> **Text segment**:
━━━━━━━━━━━━━━━━━━━━
The story of Ali Baba is a popular one that appears in the original Arabian Nights (circa 9th-10th Centuries), although it is a tale that was only added by French translator Antoine Galland’s in his twelve-volume Les Mille et une Nuits (One Thousand and One Nights) (1704-17). It has however become one of the most famous stories of the Arabian Nights. The film has changed much of the story. In the original, Ali Baba is a simple woodcutter, not a prince heir, who discovers the thieves’ cave and its password. In the original, Cassim is Ali Baba’s greedy older brother who is killed by the thieves after Ali Baba tells him the secret of the cave. And rather than adopt him as their leader as in the film, the bandits actually set out to kill Ali Baba in the original. One part of the story that is retained by the film is where the thieves hatch a scheme where they sneak in in barrels of oil – in the original it is part of a scheme to kill Ali Baba, whereas here it is repurposed as a scheme devised by Ali Baba to unseat the Mongol usurper. There have been a number of other Ali Baba films, including twenty made in India. A more faithful version of the Ali Baba story was told in the tv mini-series Arabian Nights (2000).

Jon Hall and Maria Montez in Ali Baba and the Forty Thieves (1943)
Ali Baba (Jon Hall) woos Amara (Maria Montez)

Ali Baba and the Forty Thieves is another of the aformentioned cardboard Hollywood spectacles. It is the sort of film where the Forty Thieves even get their own theme song as they all head off to go robbing. They are probably also the most jolly and agreeable bunch of bandits in the history of banditry who just hand over rule of their group to a kid on the grounds that his crusade against the Mongol usurpers who killed his father adds up to being more bounty for them to rob. There is a predictability to every single thing that happens. We’re talking about a plot that stretches credibility to snapping point – like where the thieves abduct Princess Amara and Jon Hall romances her without ever asking her name, or Hall ever seeming to connect up to the fact that she is the daughter of his sworn enemy.

The direction is stolid Technicolor spectacle. Bagdad is represented by the same obvious matte painted backdrop. The action is stock swashbuckling conducted with no imagination or verve. The historicity may be somewhat dubious – did the Mongols (under Genghis Khan) ever advance so far west as to conquer Baghdad and set up a satrapy ruler in their name? (Yes, apparently in 1258, and Helagu Khan was even a real person). The script also strips any fantasy elements out of the Ali Baba – as was the case with most of these 1940s Arabian Nights stories – and all we get is a cave door with a magic password because the original story demands that, but this sits there in a peculiar vacuum where there is never any explanation for it.

Top-billed is Maria Montez, a Dominican immigrant who found a fame in swashbuckler/adventure films like Ali Baba and the Forty Thieves and others including Arabian Nights, Cobra Woman (1944), Siren of Atlantis (1948) and reuniting with Jon Hall in Sudan. The only acting mode she seems to display right throughout the film here is appearing imperious and diva-like.

Arthur Lubin (1898-1985) was a prolific director who made some seventy films between the 1930s and 1950s. His other films of genre note include:- the transplanted brain film Black Friday (1940); the Abbott and Costello film Hold That Ghost (1941); the Claude Rains Phantom of the Opera (1943); the fantasy Night in Paradise (1946); the talking mule film Francis (1950) and sequels Francis Goes to the Races (1951), Francis Goes to West Point (1952), Francis Covers the Big Town (1953), Francis Joins the WACS (1954), Francis in the Navy (1955) and Francis in the Haunted House (1956); the comedy It Grows on Trees (1952) about trees that grow money; The Thief of Bagdad (1961); and The Incredible Mr Limpet (1964) about a man who turns into a porpoise.
━━━━━━━━━━━━━━━━━━━━
> **Data shown**:
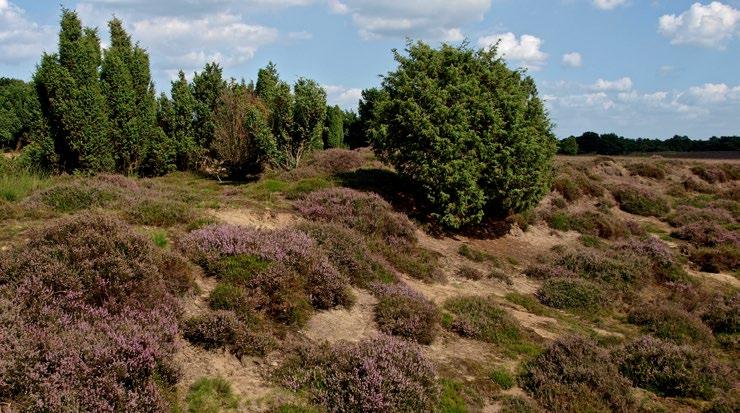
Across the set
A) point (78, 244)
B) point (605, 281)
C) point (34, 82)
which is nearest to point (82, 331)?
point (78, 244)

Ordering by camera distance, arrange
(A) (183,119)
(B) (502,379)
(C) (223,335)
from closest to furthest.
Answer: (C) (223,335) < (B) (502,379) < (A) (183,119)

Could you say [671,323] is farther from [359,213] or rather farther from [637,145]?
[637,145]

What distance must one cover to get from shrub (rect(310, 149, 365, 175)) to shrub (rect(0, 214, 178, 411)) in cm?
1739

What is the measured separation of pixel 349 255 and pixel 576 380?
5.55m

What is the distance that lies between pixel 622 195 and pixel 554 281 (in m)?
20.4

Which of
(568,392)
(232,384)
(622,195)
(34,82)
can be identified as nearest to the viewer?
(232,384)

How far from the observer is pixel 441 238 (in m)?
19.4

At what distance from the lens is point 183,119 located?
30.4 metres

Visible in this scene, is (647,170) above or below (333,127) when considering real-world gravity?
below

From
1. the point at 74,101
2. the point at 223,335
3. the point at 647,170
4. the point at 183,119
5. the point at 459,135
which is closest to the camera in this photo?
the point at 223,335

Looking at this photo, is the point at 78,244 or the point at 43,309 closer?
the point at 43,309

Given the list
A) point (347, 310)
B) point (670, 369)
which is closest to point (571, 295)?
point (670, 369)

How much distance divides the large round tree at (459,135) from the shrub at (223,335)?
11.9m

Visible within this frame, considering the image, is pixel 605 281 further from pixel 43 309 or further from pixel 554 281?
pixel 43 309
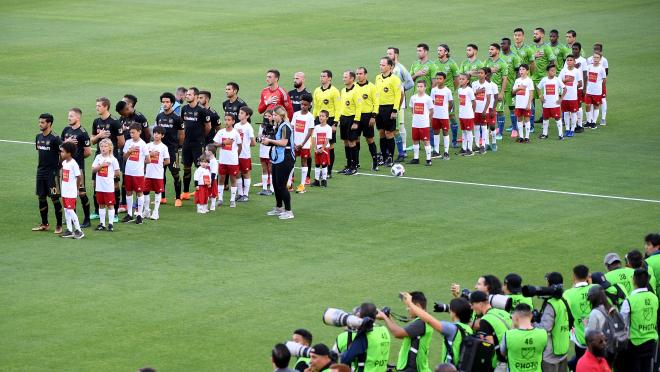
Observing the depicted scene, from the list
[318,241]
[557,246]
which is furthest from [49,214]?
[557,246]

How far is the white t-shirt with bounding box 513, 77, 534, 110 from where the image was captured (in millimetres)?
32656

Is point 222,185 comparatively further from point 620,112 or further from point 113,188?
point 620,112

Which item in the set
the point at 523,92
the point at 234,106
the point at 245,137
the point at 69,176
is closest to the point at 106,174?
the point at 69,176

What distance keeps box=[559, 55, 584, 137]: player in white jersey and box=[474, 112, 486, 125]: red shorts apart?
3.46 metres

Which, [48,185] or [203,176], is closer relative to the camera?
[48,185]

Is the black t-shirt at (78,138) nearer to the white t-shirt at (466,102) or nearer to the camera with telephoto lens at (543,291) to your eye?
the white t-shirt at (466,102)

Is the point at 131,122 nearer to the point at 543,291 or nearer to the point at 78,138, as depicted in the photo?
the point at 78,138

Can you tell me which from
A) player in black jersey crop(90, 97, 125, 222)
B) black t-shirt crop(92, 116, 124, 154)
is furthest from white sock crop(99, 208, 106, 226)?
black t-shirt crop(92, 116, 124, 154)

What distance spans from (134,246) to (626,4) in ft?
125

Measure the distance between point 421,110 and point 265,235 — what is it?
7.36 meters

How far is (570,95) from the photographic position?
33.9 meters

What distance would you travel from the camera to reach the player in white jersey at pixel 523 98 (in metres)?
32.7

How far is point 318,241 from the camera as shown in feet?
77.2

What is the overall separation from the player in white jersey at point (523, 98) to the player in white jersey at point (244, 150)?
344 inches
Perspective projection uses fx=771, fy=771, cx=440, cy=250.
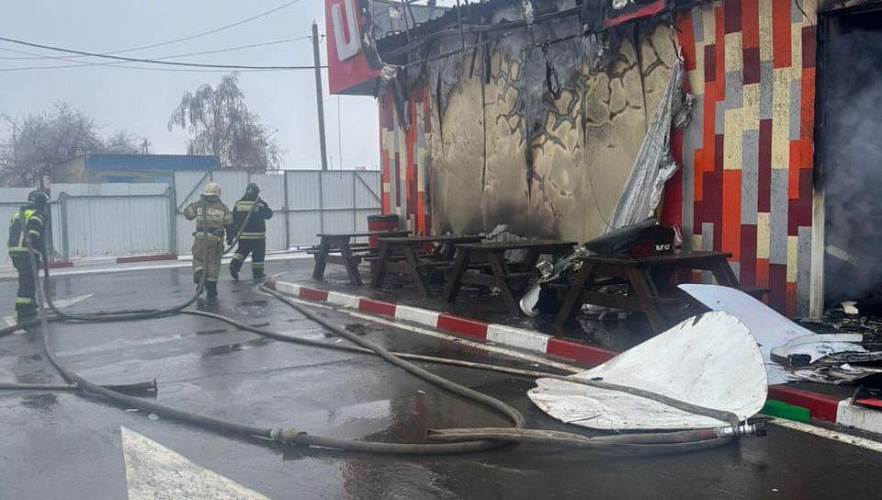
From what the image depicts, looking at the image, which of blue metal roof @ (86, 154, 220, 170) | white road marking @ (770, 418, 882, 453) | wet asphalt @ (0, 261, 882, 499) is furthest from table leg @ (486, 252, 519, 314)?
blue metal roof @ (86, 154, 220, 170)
━━━━━━━━━━━━━━━━━━━━
> **Exercises to complete**:
1. Please return a passage from the Ali Baba film review word for word, starting at the words "The direction is" and ending after the words "explanation for it.".
2. According to the Ali Baba film review, how many Ali Baba films have been made in India?

> **Task responses**:
1.
The direction is stolid Technicolor spectacle. Bagdad is represented by the same obvious matte painted backdrop. The action is stock swashbuckling conducted with no imagination or verve. The historicity may be somewhat dubious – did the Mongols (under Genghis Khan) ever advance so far west as to conquer Baghdad and set up a satrapy ruler in their name? (Yes, apparently in 1258, and Helagu Khan was even a real person). The script also strips any fantasy elements out of the Ali Baba – as was the case with most of these 1940s Arabian Nights stories – and all we get is a cave door with a magic password because the original story demands that, but this sits there in a peculiar vacuum where there is never any explanation for it.

2. Twenty.